Earlier this week the Fifth Circuit Court of Appeals released an extensive opinion on the Indian Child Welfare Act. Lawyers immediately started to examine its potential effect on legal processes in place for more than 40 years. An attorney with the American Civil Liberties Union says much of the law still stands, but some important protections have been found unconstitutional.
ACLU’s Stephen Pevar says he is dismayed to find that valuable ICWA protections have been ruled unconstitutional.
He notes in particular two requirements on state courts or agencies that have been found to invade state sovereignty. The language in the ruling is that they, quote, “commandeer state actors.”
One of those requirements is that courts must hear testimony from a qualified expert witness before removing Native children from their homes.
Pevar says the expert is ideally a member of the same tribe as the child.
He says Congress put that provision in place because before ICWA, children were removed from their homes for situations acceptable under tribal customs.
“On many reservations it’s not only normal but encouraged that children spend weeks if not months living with the grandmother or grandfather, or an aunt or uncle, and many state court judges and social workers were viewing that as abandoned.”

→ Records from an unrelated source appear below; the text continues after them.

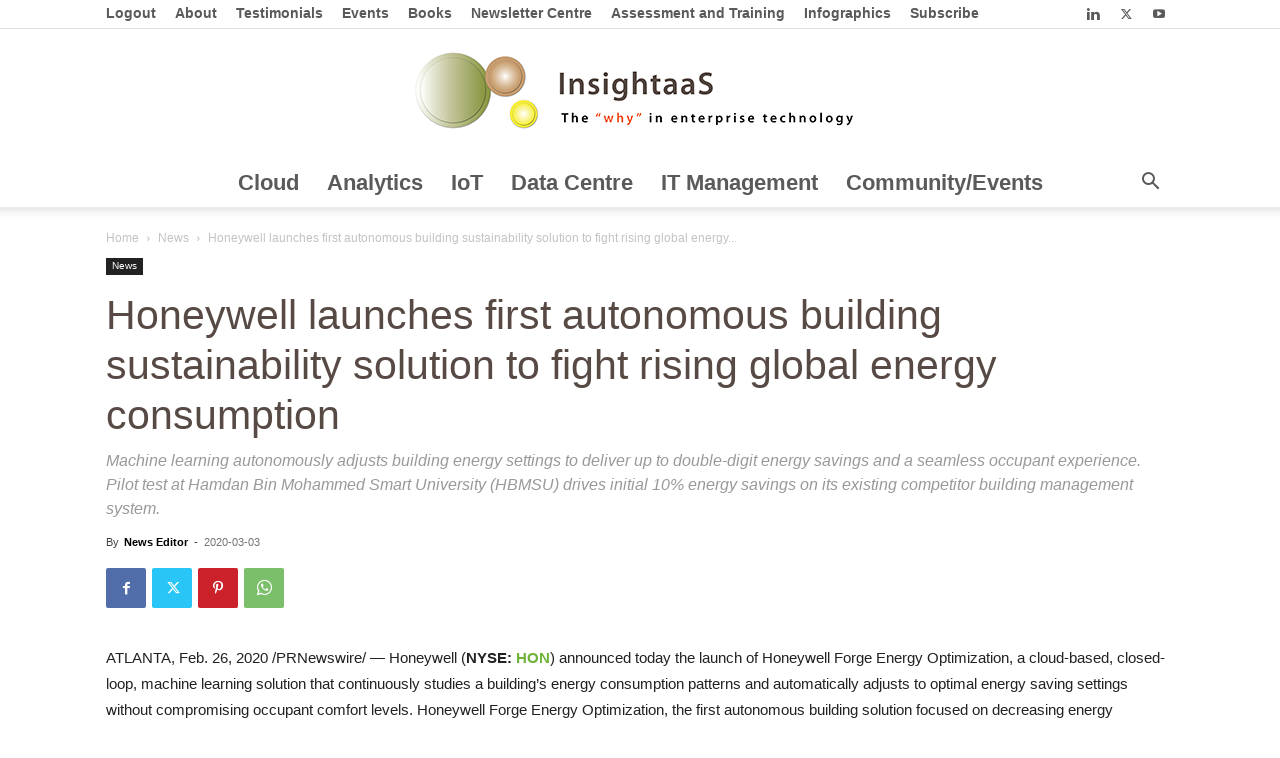

--- FILE ---
content_type: text/css
request_url: https://insightaas.com/wp-content/themes/iaas-child-theme-new/style.css?ver=7.3.1471964956
body_size: 132
content:
/*
Theme Name: IaaS Theme
Theme URI: http://themeforest.net/user/tagDiv/portfolio
Template: Newspaper
Author: NewPath Consulting
Author URI: http://www.newpathconsulting.com
Description: IaaS Custom Theme
Tags: black,white,one-column,two-columns,fixed-layout
Version: 7.3.1471964956
Updated: 2016-08-23 11:09:16

*/

.downloads .items li {
    list-style: none;
    background: none;
    margin: 0;
    padding: 5px 0;
    border-top: 1px solid #eee;
}
.downloads .comment {border: none; font-size: 13px;}

.downloads .items li img {
    vertical-align: middle;
    margin: 0 11px 0 0;
}
.downloads .items .modified {
    font-size: 12px;
    color: #a7a7a7;
    padding: 0 0 0 4px;
}
.speakers .speaker__title a:hover,
.speakers .speaker__title a:active {text-decoration: none; color:#6eb237;}
.menu-top-container .hide {display: none;}

--- FILE ---
content_type: text/javascript
request_url: https://insightaas.com/wp-content/themes/iaas-child-theme-new/custom.js?ver=1.0
body_size: 191
content:
// JavaScript Document


//Replace events widget link text
jQuery(document).ready(function( $ ) {
$("aside.tribe-events-list-widget .tribe-events-widget-link a").text(function () {
    return $(this).text().replace("View All Events", "View Full Events Calendar"); 
});
	
	//
//	
//	$(".fancyboxIframe").fancybox({
//		maxWidth	: 900,
//		maxHeight	: 600,
//		fitToView	: true,
//		width		: '90%',
//		height		: '90%',
//		autoSize	: false,
//		closeClick	: false,
//		openEffect	: 'none',
//		closeEffect	: 'none',
//    iframe: {
//	    scrolling : 'auto',
//	    preload   : true
//    }
//	});

	
	
//	$('.td-trending-now-title').each(function(){
  //  $(this).wrapInner('<a href="http://699.25a.myftpupload.com/category/across-the-net/" />');
// });
	
});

He says the expert witness can testify that an action is not traditional and that under tribal customs it does present a risk to a child.
Pevar also notes that the Fifth Circuit found it unconstitutionally burdensome to require state agencies to make active efforts to keep families together before removing children. He says those efforts include having trained social workers assist families to fix what’s broken.
“This ‘active-efforts’ requirement is a wonderful thing, and it’s saved a lot of families from breakup.”
The appellate ruling does not take effect until June 1, and it is binding only on courts in Texas, Louisiana, and Mississippi, the states in the Fifth Circuit. Pevar says the case is likely to be granted a hearing at the U.S. Supreme Court.